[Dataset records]
Segment Open

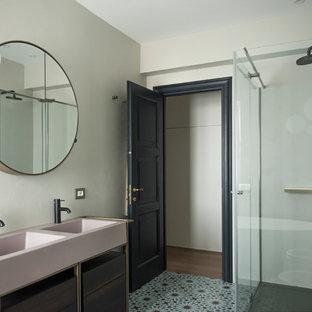 Idéer för att renovera ett stort funkis rosa rosa en-suite badrum, med släta luckor, ett fristående badkar, en dusch/badkar-kombination, en toalettstol med separat cisternkåpa, rosa kakel, mosaik, grå väggar, cementgolv, ett nedsänkt handfat, grönt golv, dusch med skjutdörr, skåp i mörkt trä och bänkskiva i akrylsten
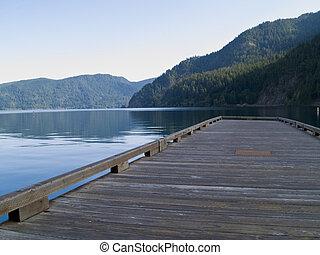 שובר גלים, אגם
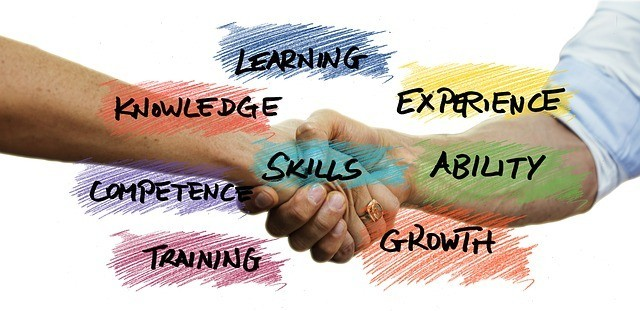 Two people shaking hands with powerful words like learning, knowledge, etc written around them to signify Summary list of 90 Reasons Why 90 percent of Online Businesses Fail - Part III• Unbalanced experience or lack of managerial experience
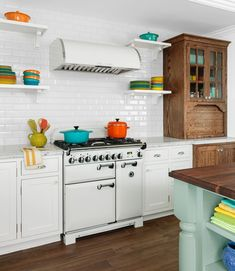 This Old House — Remodeling a Vacation Home into a Grown-up Getaway. Home Renovation, Home Remodeling, Diy Kitchen Remodel, Kitchen Photos, Kitchen Ideas, Old Houses, Tiny Houses, Home Kitchens, Home Furnishings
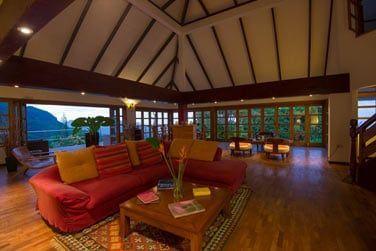 Perché dans les montagnes de Mahé, cet hôtel de charme vous accueille dans un cadre très cosy
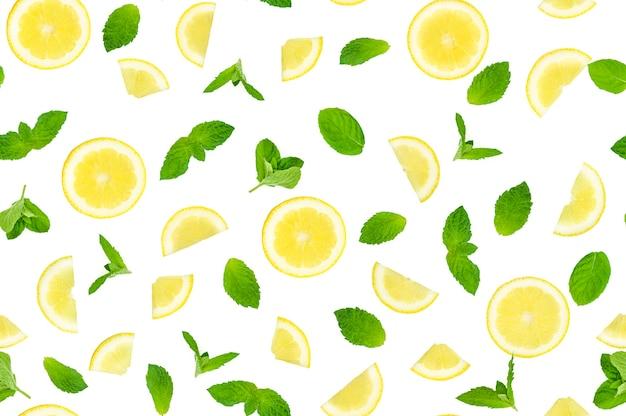 Plastry cytryny z liściem na białym tle. wzór. zdjęcie wysokiej jakości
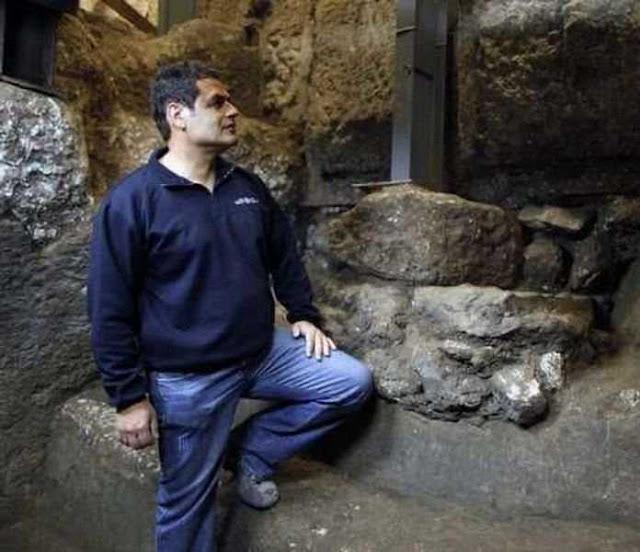 Eli Shukron, da Autoridade de Antiguidades de Israel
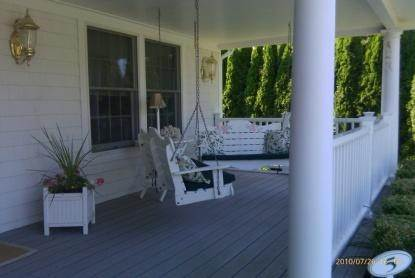 3. Single Family Home at As Pristine As It Gets Southampton, NY 11968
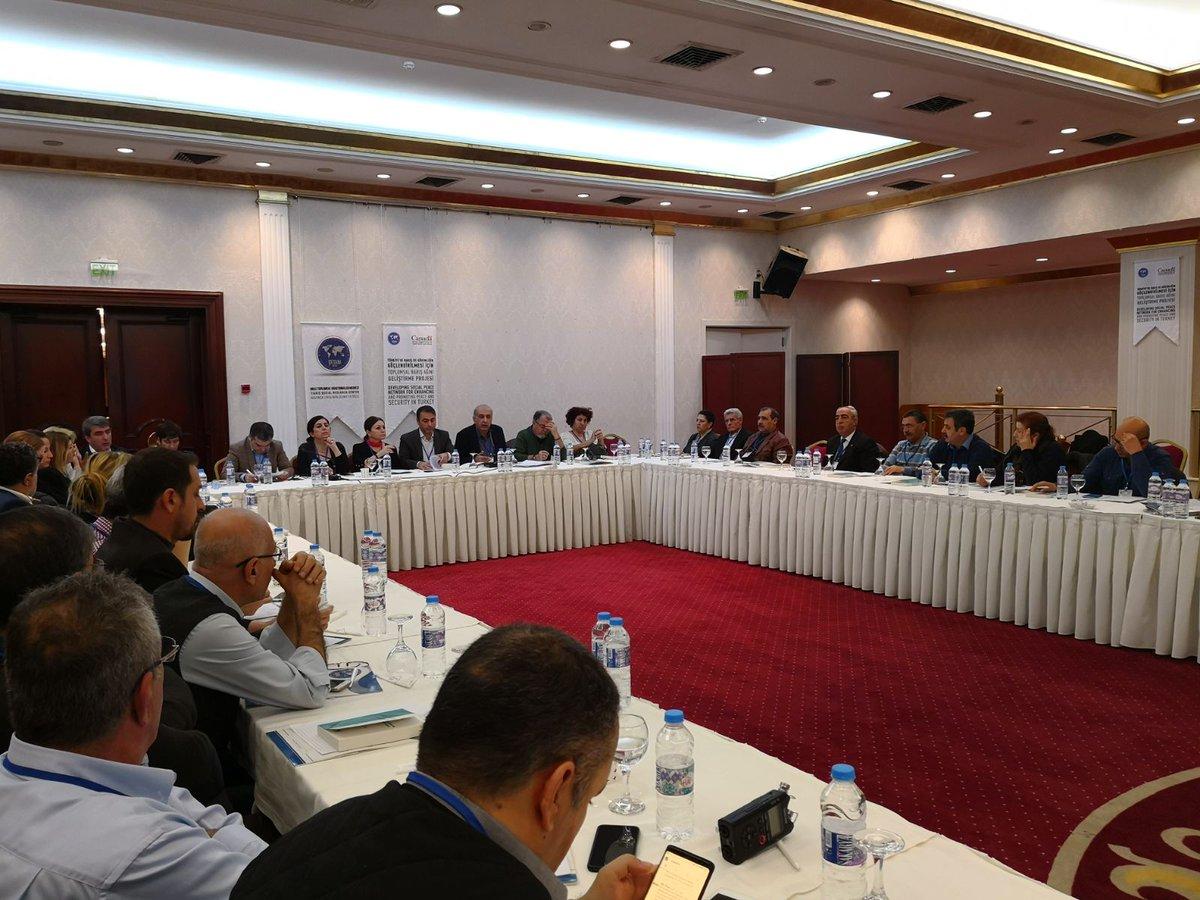 Diyarbakır sivil toplumu İzmir'e barışı konuşmaya gitti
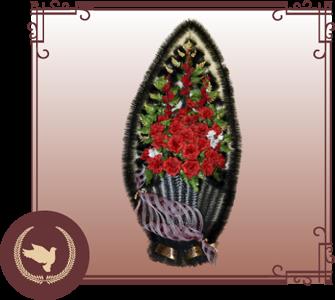 Корзина из искусственной хвои с цветами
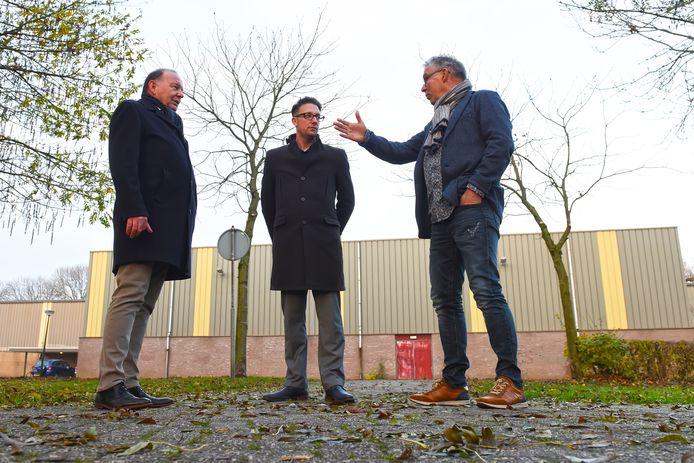 Peter Hendrix (links, bestuursvoorzitter van Stichting Uniek), wethouder MIke Hofkens en directeur van de Wilsdonck Guido van Gils bekijken de potentiële locatie voor de nieuwbouw van de school.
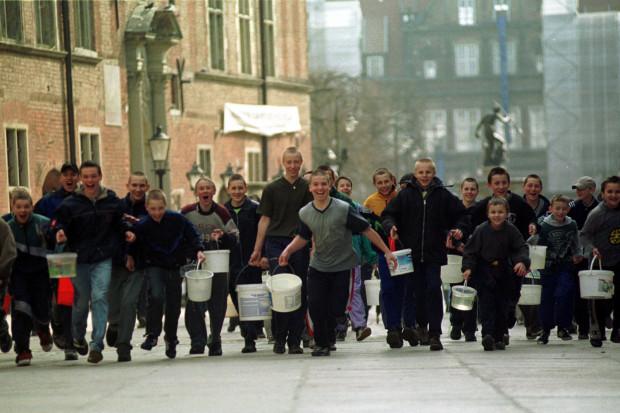 Nie było mowy o subtelnym polewaniu wodą! W ruch szły wiadra, a przechodnie mogli mieć pewność, że jeśli dopadnie ich taka ekipa, to wrócą do domu przemoczeni do suchej nitki. Śmigus-dyngus w Gdańsku, 1 kwietnia 2002 r.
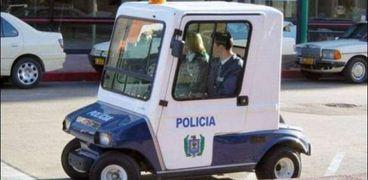 سيارة شرطة كهربائية صغيرة الحجم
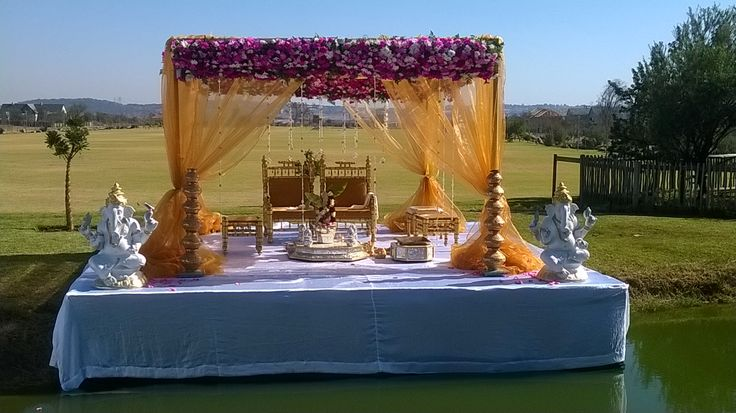 Heartfelt congratulations to Mr & Mrs Neilan & Niritika Naidoo who tied the knot in traditional style this weekend at Tintswalo at Waterfall!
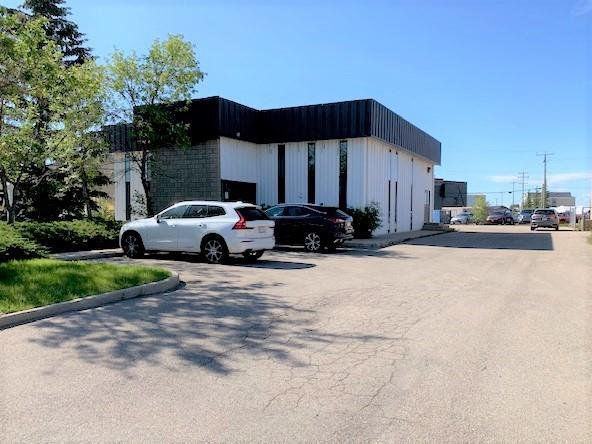 Main Photo: 725 EAST LAKE Rise NE: Airdrie Industrial for sale : MLS®# A1032031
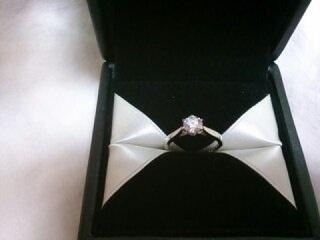 【エクセルコダイヤモンド(EXELCO DIAMOND)の口コミ】 大きさよりも質の良さにこだわりたかったので、ダイヤモンド専門の鑑定士さ…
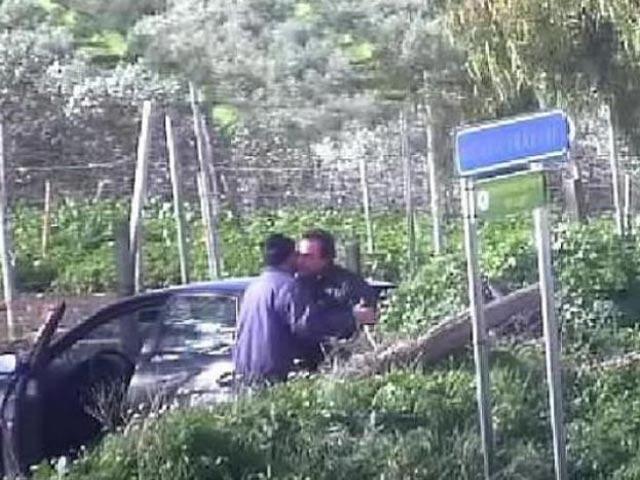 """Ý: Bắt nhóm mafia chuyên sử dụng """"mật mã cừu"""" - 2"""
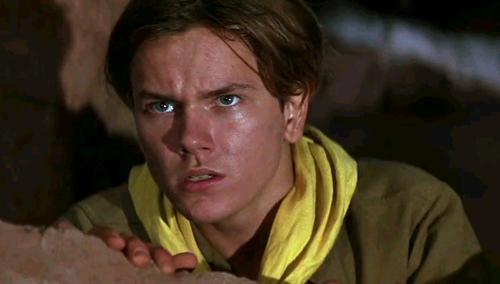 In qualche scintilla, lo Han Solo di Alden Ehrenreich mi ha ricordato il giovane Indiana Jones di River Phoenix.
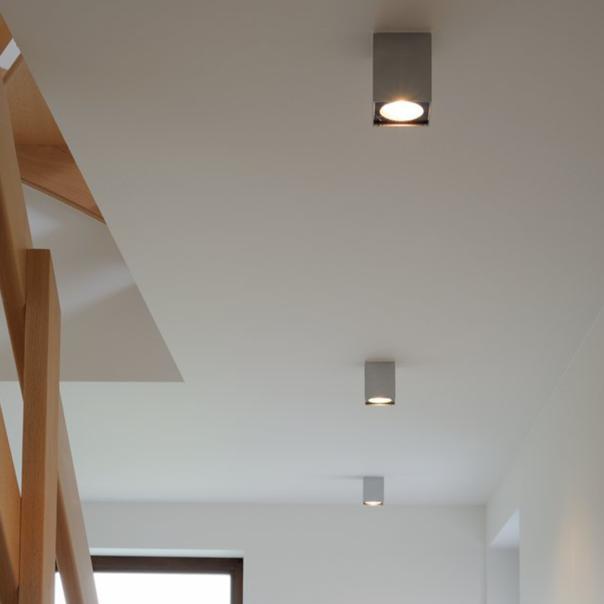 würfelförmige Deckenleuchte in silbergrau für den Innenbereich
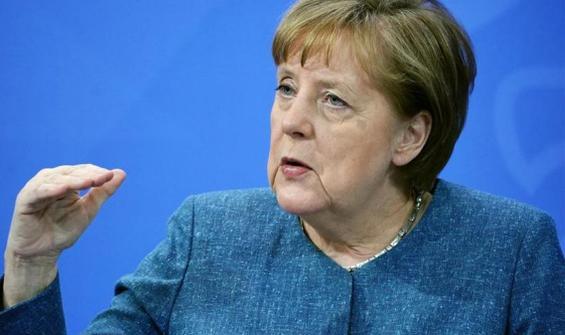 Angela Merkel'den deniz taşımacılığı açıklaması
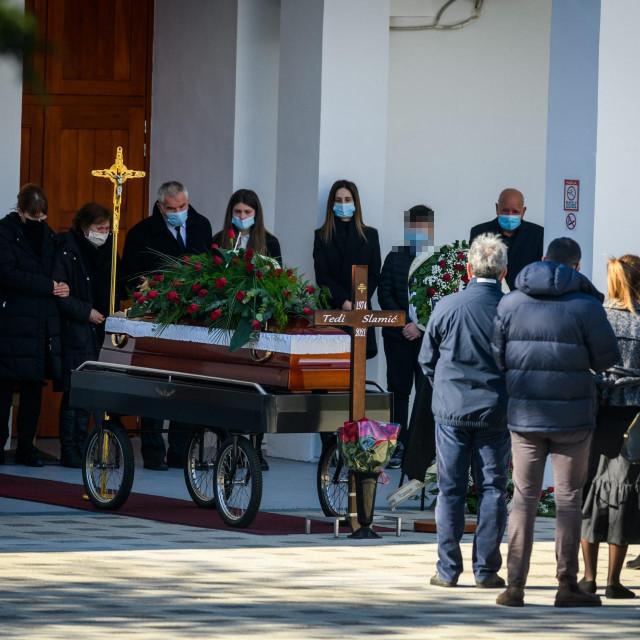 Posljedni ispraćaj poduzetnika Tedija Slamića na gradskom groblju Kvanj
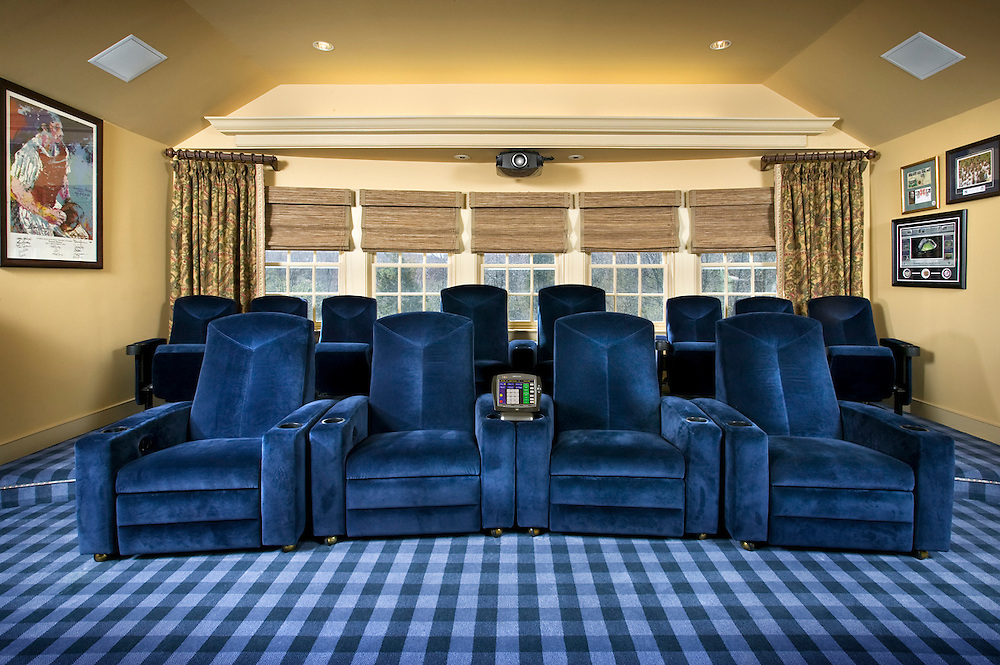 Platform Theater Seating For Family Entertainment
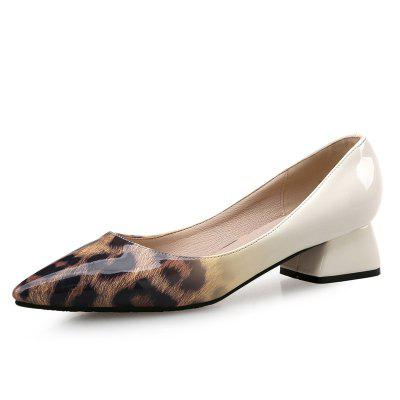 VICONE Femmes Printemps / Automne Casual Pointu Toe Patent Leather Fashion Pumps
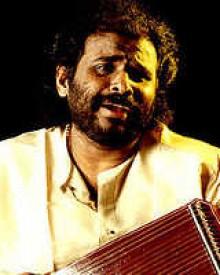 രമേഷ് നാരായണ്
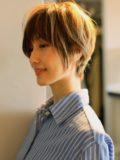 biotokyo-髪型-2019-0504-沖島-ヘアスタイル-大人-ショート-ショートボブ-流行-オシャレ-トウキョウ-ボヘミアン-東京-1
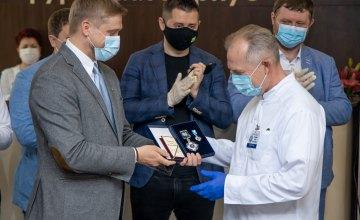 Государственные награды и почетные звания присвоили 13 медикам Днепропетровщины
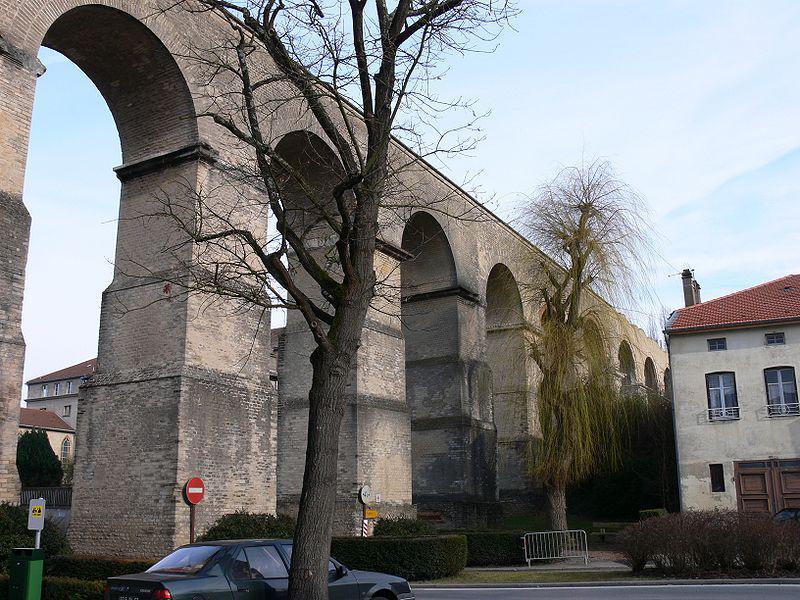 Aqueduc Jouy-aux-Arches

Segment Closed

**Exercise description:** Reproduce the records above exactly, but only from the line with "Perché dans les" up to and including the line with "سيارة شرطة كهربائية صغيرة الحجم". Leave the pictures out.

**Response area:**
 Perché dans les montagnes de Mahé, cet hôtel de charme vous accueille dans un cadre très cosy
 Plastry cytryny z liściem na białym tle. wzór. zdjęcie wysokiej jakości
 Eli Shukron, da Autoridade de Antiguidades de Israel
 3. Single Family Home at As Pristine As It Gets Southampton, NY 11968
 Diyarbakır sivil toplumu İzmir'e barışı konuşmaya gitti
 Корзина из искусственной хвои с цветами
 Peter Hendrix (links, bestuursvoorzitter van Stichting Uniek), wethouder MIke Hofkens en directeur van de Wilsdonck Guido van Gils bekijken de potentiële locatie voor de nieuwbouw van de school.
 Nie było mowy o subtelnym polewaniu wodą! W ruch szły wiadra, a przechodnie mogli mieć pewność, że jeśli dopadnie ich taka ekipa, to wrócą do domu przemoczeni do suchej nitki. Śmigus-dyngus w Gdańsku, 1 kwietnia 2002 r.
 سيارة شرطة كهربائية صغيرة الحجم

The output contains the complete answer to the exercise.